- _What is required_:
Copy out every one of the items below, swapping each "camera" for "viewer" and keeping everything else the same.

* * * * *

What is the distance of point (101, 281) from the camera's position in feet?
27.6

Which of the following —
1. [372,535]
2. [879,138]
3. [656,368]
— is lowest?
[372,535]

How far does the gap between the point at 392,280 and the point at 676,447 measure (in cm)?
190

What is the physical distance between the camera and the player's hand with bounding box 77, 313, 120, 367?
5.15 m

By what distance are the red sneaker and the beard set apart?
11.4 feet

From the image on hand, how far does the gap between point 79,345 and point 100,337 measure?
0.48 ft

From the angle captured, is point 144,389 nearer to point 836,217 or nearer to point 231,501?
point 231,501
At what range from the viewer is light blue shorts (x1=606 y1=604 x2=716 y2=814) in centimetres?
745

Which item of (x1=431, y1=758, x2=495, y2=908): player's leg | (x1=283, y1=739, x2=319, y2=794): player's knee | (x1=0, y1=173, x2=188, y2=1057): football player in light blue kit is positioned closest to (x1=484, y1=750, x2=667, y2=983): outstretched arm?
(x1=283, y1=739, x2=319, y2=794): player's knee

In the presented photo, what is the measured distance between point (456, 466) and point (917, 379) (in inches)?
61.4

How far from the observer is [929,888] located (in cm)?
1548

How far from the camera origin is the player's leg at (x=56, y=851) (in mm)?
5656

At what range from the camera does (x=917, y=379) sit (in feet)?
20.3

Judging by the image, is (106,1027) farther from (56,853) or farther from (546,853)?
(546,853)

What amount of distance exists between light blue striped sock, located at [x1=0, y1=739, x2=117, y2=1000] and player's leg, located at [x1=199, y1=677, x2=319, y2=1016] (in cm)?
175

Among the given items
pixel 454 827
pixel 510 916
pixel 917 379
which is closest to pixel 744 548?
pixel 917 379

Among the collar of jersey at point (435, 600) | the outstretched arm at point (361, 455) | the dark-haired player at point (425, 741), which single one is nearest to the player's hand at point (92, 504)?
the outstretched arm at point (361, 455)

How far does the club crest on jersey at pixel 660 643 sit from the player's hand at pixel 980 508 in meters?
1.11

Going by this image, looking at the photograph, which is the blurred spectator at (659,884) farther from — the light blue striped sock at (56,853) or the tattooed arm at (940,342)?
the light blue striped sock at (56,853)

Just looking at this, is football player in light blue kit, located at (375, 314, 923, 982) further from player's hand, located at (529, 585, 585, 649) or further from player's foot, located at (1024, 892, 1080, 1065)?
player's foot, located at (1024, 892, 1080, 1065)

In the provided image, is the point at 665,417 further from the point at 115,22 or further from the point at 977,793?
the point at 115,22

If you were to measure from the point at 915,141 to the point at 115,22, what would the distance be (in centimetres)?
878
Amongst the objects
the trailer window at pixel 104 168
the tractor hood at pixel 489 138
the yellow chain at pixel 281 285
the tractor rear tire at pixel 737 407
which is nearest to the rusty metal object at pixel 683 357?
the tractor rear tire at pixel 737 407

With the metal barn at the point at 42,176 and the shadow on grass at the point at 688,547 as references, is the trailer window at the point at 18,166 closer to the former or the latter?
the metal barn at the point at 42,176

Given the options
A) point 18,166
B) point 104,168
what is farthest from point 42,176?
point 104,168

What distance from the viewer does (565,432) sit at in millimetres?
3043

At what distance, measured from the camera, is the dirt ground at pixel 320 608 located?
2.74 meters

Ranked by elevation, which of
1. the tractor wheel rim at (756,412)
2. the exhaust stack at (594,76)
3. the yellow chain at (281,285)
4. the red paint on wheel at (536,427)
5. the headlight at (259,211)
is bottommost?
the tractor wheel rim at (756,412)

* * * * *

- _Answer to the task_:
What is the distance of point (101, 281) from the viewer's position in feet?
27.6

Which of the following —
1. [372,535]
2. [879,138]
3. [656,368]
— is lowest?
[372,535]

How far does the gap between the point at 392,280 and the point at 676,447 measure (in cm)?
190

What is the physical distance between the viewer and the player's hand with bounding box 77, 313, 120, 367?
5.15 m

By what distance are the red sneaker and the beard set apart?
11.4 feet

From the image on hand, how far does the gap between point 79,345 and point 100,337 measure?
0.48 ft

From the angle captured, is point 144,389 nearer to point 836,217 or nearer to point 231,501?
point 231,501
At what range from the viewer is light blue shorts (x1=606 y1=604 x2=716 y2=814) in centimetres?
745

Which item of (x1=431, y1=758, x2=495, y2=908): player's leg | (x1=283, y1=739, x2=319, y2=794): player's knee | (x1=0, y1=173, x2=188, y2=1057): football player in light blue kit is positioned closest to (x1=484, y1=750, x2=667, y2=983): outstretched arm?
(x1=283, y1=739, x2=319, y2=794): player's knee

In the presented photo, what is the measured distance between point (456, 466) and point (917, 379) (in inches)?
61.4

How far from the observer is [929,888] located (in cm)?
1548

How far from the viewer origin is the player's leg at (x=56, y=851) (in mm)?
5656

At what range from the viewer does (x=917, y=379) sit (in feet)?
20.3

Judging by the image, is (106,1027) farther from (56,853) or farther from (546,853)?
(546,853)

What amount of distance exists between light blue striped sock, located at [x1=0, y1=739, x2=117, y2=1000] and player's leg, located at [x1=199, y1=677, x2=319, y2=1016] (in cm)?
175

Among the given items
pixel 454 827
pixel 510 916
pixel 917 379
which is closest to pixel 744 548?
pixel 917 379

Among the collar of jersey at point (435, 600) | the outstretched arm at point (361, 455) | the dark-haired player at point (425, 741), which single one is nearest to the player's hand at point (92, 504)?
the outstretched arm at point (361, 455)

How far does the club crest on jersey at pixel 660 643 sit from the player's hand at pixel 980 508 in meters?
1.11

Going by this image, looking at the photograph, which is the blurred spectator at (659,884) farther from — the light blue striped sock at (56,853) or the tattooed arm at (940,342)?
the light blue striped sock at (56,853)

Just looking at this, is football player in light blue kit, located at (375, 314, 923, 982) further from player's hand, located at (529, 585, 585, 649) or further from player's foot, located at (1024, 892, 1080, 1065)?
player's foot, located at (1024, 892, 1080, 1065)

In the provided image, is the point at 665,417 further from the point at 115,22 or further from the point at 977,793?
the point at 115,22

If you were to measure from the point at 915,141 to the point at 115,22, what would the distance be (in centimetres)?
878
Amongst the objects
the trailer window at pixel 104 168
the tractor hood at pixel 489 138
the yellow chain at pixel 281 285
the tractor rear tire at pixel 737 407
which is nearest to the rusty metal object at pixel 683 357?
the tractor rear tire at pixel 737 407

With the metal barn at the point at 42,176 and the shadow on grass at the point at 688,547 as references, is the trailer window at the point at 18,166 closer to the former or the latter?
the metal barn at the point at 42,176

Given the options
A) point 18,166
B) point 104,168
what is farthest from point 42,176?
point 104,168

What distance from the viewer does (565,432) sit at in millimetres?
3043

At what distance, measured from the viewer, is the dirt ground at pixel 320 608 located?
2.74 meters

Ranked by elevation, which of
1. the tractor wheel rim at (756,412)
2. the exhaust stack at (594,76)
3. the yellow chain at (281,285)
4. the red paint on wheel at (536,427)
5. the headlight at (259,211)
is bottommost?
the tractor wheel rim at (756,412)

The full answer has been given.